If you really want to know, you can do that by sending a small fraction of all traffic to a consistently stable base, which never changes, will tell you how much better your site is performing now than it was before.

Usually this is technically difficult, but might be needed to shed light on the cost of inaction/not testing.

John advises to be careful about “conversion rate”:

John Ekman, Conversionista

To be honest “Conversion rate” is a BS metric. It’s just a sloppy average impacted by tons of factors. Like Bryan Eisenberg says -“Knowing you conversion rate is like knowing your temperature when you’re sick. It won’t tell you what’s wrong.”

4. Did it really win?

You had a winning test, but after implementing the winner, you don’t really see the lift in the analytics numbers. Did it really win?

The obvious thing to suspect here is that there was no lift to begin with. It was imaginary. Perhaps your sample size wasn’t big enough, you didn’t test long enough. Statistical significance does not equal validity.

Andre concurs, and adds that you won’t see the lift unless it was a big lift:

Andre Morys, Web Arts

The winner need a really significant uplift to stand out of the noise. If it had that kind of uplift (let’s say 20%) you should see it. If you did not see it, you measured wrong.

In my opinion, 90 percent of all test results are measured wrong because people care not enough about statistics and proper market research. You always nee a representative sample and in most cases this means your test should run for at least two to four weeks. Everything else is bulls**t.

John warns against false positives:

John Ekman, Conversionista

If you’re running at a 95 percent confidence level you still have 1 chance in 20 that the lift didn’t actually happen. If you need to be more sure – retest. Otherwise move on, you probably have more areas to discover.

Lukas recommends a re-test if you have a reason to doubt the result:

Lukas Vermeer, Data Scientist at Booking.com

Analytics numbers over time are not reliable, because there are many other factors that may influence them. If you suspect you test was a false positive, rerun the experiment.

5. What’s the impact of your test on customer lifetime value?

You’re optimizing a SaaS website with monthly recurring payments. Let’s say you had a winning test – and get more paid signups. But how can you be sure that churn won’t increase for those? How can you take CLV into account when running tests and calling winners?

Your typical testing tools won’t allow you to run this test with ease, so you need to store experiment data in the system along with other signup info (email, login, password, chose plan, etc). Most testing tools are cookie-based, so you can pull information from the cookie, and store experiment ID + the variation number (or if they were part of multiple experiments, store all of that) and save in the backend along with other user data.

Andre recommends this exact approach combined with cohort analysis:

Andre Morys, Web Arts

You need to do a cohort analysis. This is easy to do by transferring the data about test ID, variation number etc into the backend (CRM), so you can later analyze customer variables segmented by tests and variations.

John says the same thing:

John Ekman, Conversionista

Cohort analysis, follow the different test segments over time and try to connect the different testing points in the customer journey to CLV.

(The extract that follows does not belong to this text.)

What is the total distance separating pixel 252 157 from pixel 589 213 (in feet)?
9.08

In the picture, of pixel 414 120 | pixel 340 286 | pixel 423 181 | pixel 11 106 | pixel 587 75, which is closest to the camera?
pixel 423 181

Will take time a lot of time. Be patient.

Lukas says you should pick the winner based on the right metric:

Lukas Vermeer, Data Scientist at Booking.com

Pick the right metric.

This question is not about testing strategy, but about business objectives. If your business relies on repeat payments, conversion rate is probably not the right metric to optimise for; just like CTR is terrible for optimising hotel bookings (e.g. EMK with subject “FREE BEER” will improve CTR, but probably reduce sales once customers figure out there is no beer on your site, certainly not free beer).

You should probably look at more longer term metrics, such as signups that stay customer for three months+.

Conclusion

These uncomfortable questions come from the right place – you want to KNOW, but it’s often overshadowed by ignorance. Make sure you know what to say, so you won’t kill faith in optimization in the eyes of your client or boss. If you don’t know how to answer these questions, you’ll inevitably lose some credibility.